Franklin Monthly Real Estate Recap: October 2024
It's a strange Real Estate environment - Some homes flying off the market immediately, and others needing more help than typical (or expected) to get there.
Nash South Homes Team is literally pulling out all our stops -- playing all our cards -- to create as much predictability and consistency as possible for our clients. And I'm glad to report, for the most part, it's working.This is a tactic I have employed for YEARS - mostly in luxury listings, when a home has special features that deserve attention or need to stand out.
I literally make cards with the features on them, and Buyers almost feel like they're on a scavenger hunt in our listings. Touring our listings is a memorable experience!
Greater Nashville typically holds up better than the national average, though not as strong as Williamson County prices.
For this particular home we de-staged today, it sold for full list price the day we listed it, AS-IS, with no inspection repair requests and just a little more than 2-weeks to the Closing date.

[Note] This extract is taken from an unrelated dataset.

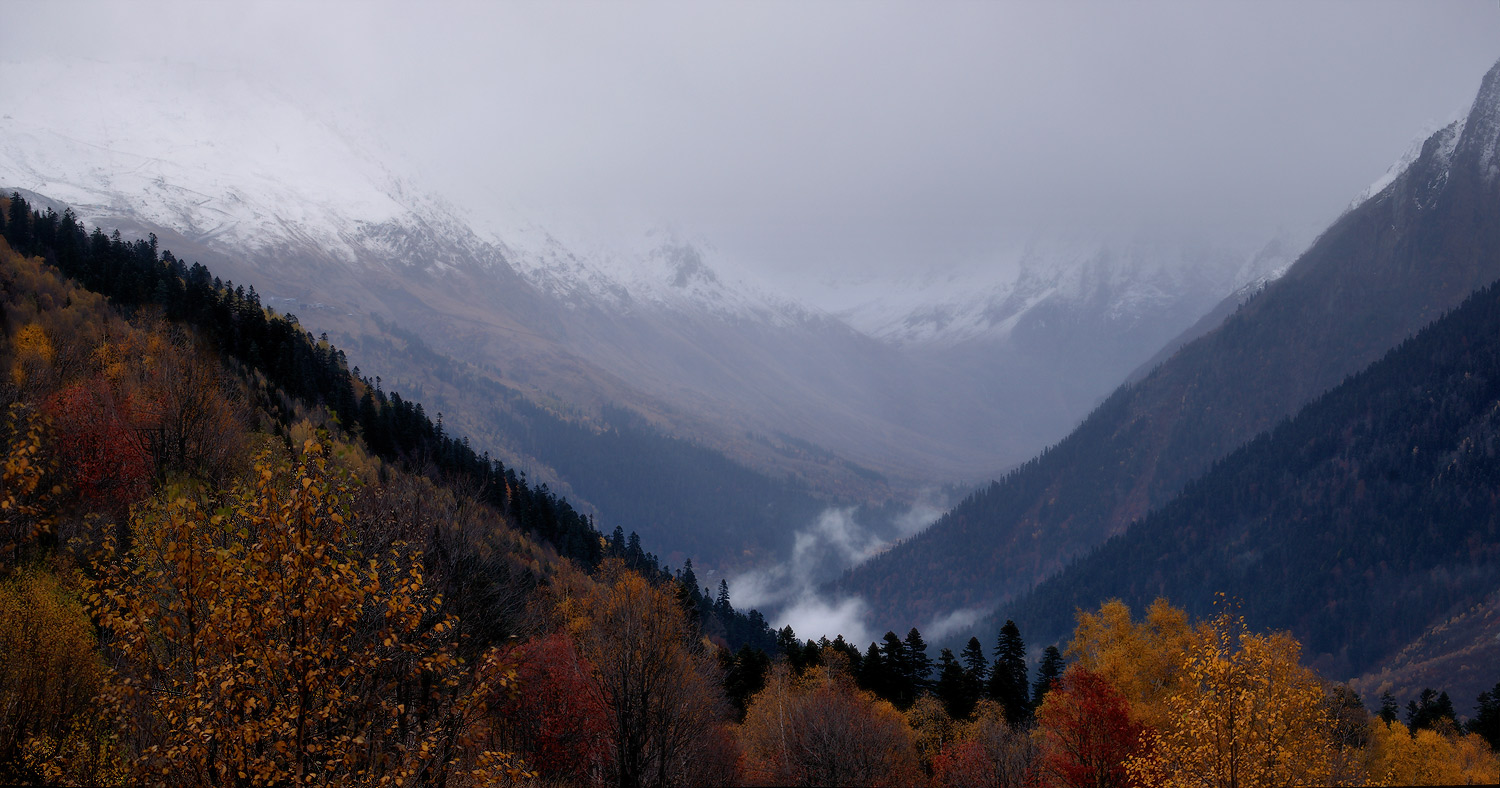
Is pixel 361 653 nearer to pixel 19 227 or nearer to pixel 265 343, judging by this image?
pixel 265 343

This doesn't fall in line with a lot of Buyer expectations right now -- so many Buyers we are working with expect a lot of money off the list price and all the concessions. Many Buyers are simply waiting right now to make their move, hoping or expecting there to be a change in home prices or interest rates in their favor. At this point, that's not an expectation in our local market --enough of a change to really move the needle, anyway.
Depends Where You're Shopping
Nationwide, some Real Estate markets are seeing compression on prices -- but I'm talking just a *few* localized markets. For the most part, nationwide, home prices have been incredibly resilient and prices nationally will finish the year up again, heading into 2025 with upward momentum.
Yet, here in Greater Nashville, this graph is showing a 2% increase in median sales prices, though the number of Closings are down and the number of Days on Market is up year-to-year.
So it's taking longer to sell, and fewer homes are selling, but for the most part, the homes making it to the Closing table are not settling on pricing. This has continued to be the headline for our general area for several years now.
Perhaps this next graph I made of Williamson County will best portray what I mean by "heading into 2025 with upward momentum."
Each dot represents a month of the year, starting with January on the left and ending with December on the right.
You can see the dotted lines for each year start of higher than they ended in December the year before. It's a safe bet that we'll continue this pattern to begin 2025 as well.
In Williamson County, our Inventory levels are higher than this time last year, thought not by much. We still have about a third fewer homes on the market than we had in 2019, and about 18.6% fewer than what we had in 2022.
What Buyers and Sellers Think
It seems many of us as Consumers are agreeing on this one thing: The expectation that home prices will go up, or at least stay the same.
The Home Purchase Sentiment Index, a housing confidence survey by Fannie Mae, increased in early October. It also shows high optimism that consumers have toward a potential decrease in mortgage interest rates (which would make sense -- interest rates and home prices usually go hand-in-hand).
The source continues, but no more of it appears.